▸ INSTRUCTIONS
- 1) According to the article on the Front Royal charter amendment, who sent HB 2051 back to committee on Feb. 5?
- 2) From the Front Royal charter amendment article, list every provision that was removed from or added to House Bill 2051.
- 3) Resume the article on the Front Royal charter amendment from its final sentence.

Front Royal charter amendment fails in Richmond

The Warren Sentinel
FRONT ROYAL, Feb. 5 — Until Tuesday, town officials had no real answer for how or why the charter amendments they sent to Richmond in December never made it the Virginia House of Delegates for a vote.
Language the council had crafted to move the town’s elections from May to November and to specify that the elections remain nonpartisan were removed from House Bill 2051 before it was presented to the House committee on Counties, Cities and Towns.
New language, specifically allowing candidates for council to be nominated by political party and moving town elections to November of odd years was added to the bill. The move to a November 2015 election would extend the terms of the council and mayor by 18 months. Webert’s office has not returned inquiries on who authored the new paragraphs.
Though questions remain about the who and how, the why is clear after Del. Todd Gilbert (R-15) sent HB 2051 back to committee Feb. 5, effectively killing it.

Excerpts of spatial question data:
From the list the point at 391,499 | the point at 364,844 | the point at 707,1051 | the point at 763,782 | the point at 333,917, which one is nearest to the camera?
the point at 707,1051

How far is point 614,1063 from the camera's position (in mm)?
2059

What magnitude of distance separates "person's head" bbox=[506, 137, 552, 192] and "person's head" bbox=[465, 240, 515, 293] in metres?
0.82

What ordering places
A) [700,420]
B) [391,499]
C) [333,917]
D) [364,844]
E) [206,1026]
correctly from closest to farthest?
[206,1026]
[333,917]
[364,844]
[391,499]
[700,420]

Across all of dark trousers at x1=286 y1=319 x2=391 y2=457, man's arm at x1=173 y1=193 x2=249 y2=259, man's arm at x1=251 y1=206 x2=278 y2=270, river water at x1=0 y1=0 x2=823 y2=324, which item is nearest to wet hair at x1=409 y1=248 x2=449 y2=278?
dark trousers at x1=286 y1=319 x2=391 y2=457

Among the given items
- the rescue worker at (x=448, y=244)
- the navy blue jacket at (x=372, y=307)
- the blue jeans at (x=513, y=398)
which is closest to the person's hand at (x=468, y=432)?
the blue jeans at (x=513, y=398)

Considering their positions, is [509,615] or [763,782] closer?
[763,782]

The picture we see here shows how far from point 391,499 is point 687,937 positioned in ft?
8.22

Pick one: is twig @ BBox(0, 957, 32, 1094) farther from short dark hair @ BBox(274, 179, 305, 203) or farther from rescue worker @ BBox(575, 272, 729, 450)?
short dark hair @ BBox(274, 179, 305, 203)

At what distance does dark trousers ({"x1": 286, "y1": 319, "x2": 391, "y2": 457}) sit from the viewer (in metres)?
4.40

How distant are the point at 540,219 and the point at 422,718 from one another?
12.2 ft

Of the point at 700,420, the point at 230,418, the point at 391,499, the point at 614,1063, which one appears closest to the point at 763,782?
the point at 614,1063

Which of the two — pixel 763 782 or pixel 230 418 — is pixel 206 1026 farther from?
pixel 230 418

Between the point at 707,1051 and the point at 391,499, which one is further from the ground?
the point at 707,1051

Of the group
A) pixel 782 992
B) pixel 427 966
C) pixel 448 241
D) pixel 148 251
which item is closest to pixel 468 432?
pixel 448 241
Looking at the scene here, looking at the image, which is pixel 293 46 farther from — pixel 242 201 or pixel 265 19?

▸ TASK-BY-TASK OUTPUTS
- 1) Del. Todd Gilbert (R-15)

- 2)
Removed:
- Moving the town's elections from May to November
- Specifying that the elections remain nonpartisan

Added:
- Allowing candidates for council to be nominated by political party
- Moving town elections to November of odd years

- 3)
In a statement, Gilbert said that “the unfortunate rhetoric that emerged” from some members of the town council “after the bill was altered proved that there was another agenda at work.”
When he did not receive a response from Webert for more than a week, Mayor Tim Darr sent an email to members of the House Privileges and Elections Committee on Jan. 31, urging them to restore the language
“It almost leads me to believe that Del. Webert has decided to impose his own political preference over the will of the people he represents,” Darr wrote. “This action concerns me deeply and leaves me with the impression that he has clearly taken his own personal interest in this matter over that of the citizens he represents.”
On Tuesday, Darr said if all three representatives “want to sit down and discuss this with the council in an open forum, I’d be willing to do that.”
Town Attorney Doug Napier sent an email to Del. Beverly Sherwood on Monday asking the language be restored.
Napier wrote that HB 2051 was “gratuitously and unwelcomely changed once it got to Richmond.”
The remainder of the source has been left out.